By: Kerry Drewery
Genre: Y - Children's, teenage & educational
Published by: Bonnier
Published: 01 Oct 2016
ISBN: 9781471405594


A world where justice and the fate of those accused of murder is decided by the public, but has moved on from the Roman Gladiator 'thumbs up or thumbs down' public vote, to a public vote by telephone.

If you are voted innocent you are set free; if you are voted guilty you are committed to death by electric chair. Those awaiting their sentence reside in ever decreasing cells, getting smaller each day, until Day 7 and Cell 7, where they hear their fate… Sixteen year old Martha has confessed to killing a famous celebrity.

But has she done it? And if not, why has she claimed the murder? Perhaps she wants to show up the flawed and brutal system by sacrificing herself in the hope of a better world....



Martha Honeydew is 16 and accused of murdering a celebrity TV presenter. She was found with the gun in her hand and admitted she killed him. Now she must wait to be executed in 7 days…

This is a story about a society that has taken ‘eye for an eye’ to a whole new level. A society that no longer has a judge and jury system, or even a court system. A television production company has purchased the rights to control the life and death decisions via a voting system that the public pays for each time they vote. They get to watch the accused in their cells and the voting decision is final. The execution is shown live on TV. But what if they have accused the wrong person?

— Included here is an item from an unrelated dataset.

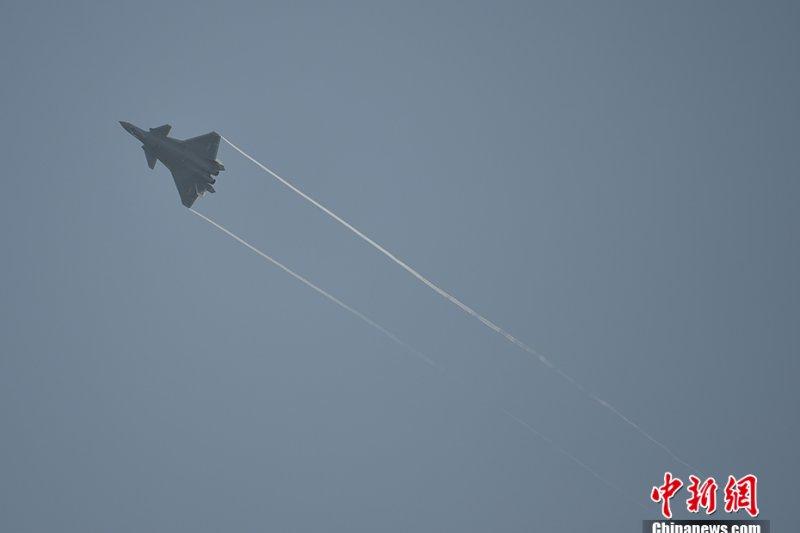第11屆中國航展(珠海航展)11月1日在廣東珠海國際航展中心開幕。中國國產匿蹤戰鬥機「殲-20」首次公開亮相。(中新網)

I found this book so hard to put down. The characters are wonderful and the story is intriguing but also horrifying. Is it possible for us to lose our sense of justice and fair play? Can we so easily be manipulated by newspapers and television shows that we can no longer think for ourselves? Are big corporations and rich celebrities above the law because they have money and power? This book raises so many questions and would allow for some amazing class discussions. There is occasional swearing but given the circumstances Martha finds herself in this is in context.

Highly recommended for year 9 and up.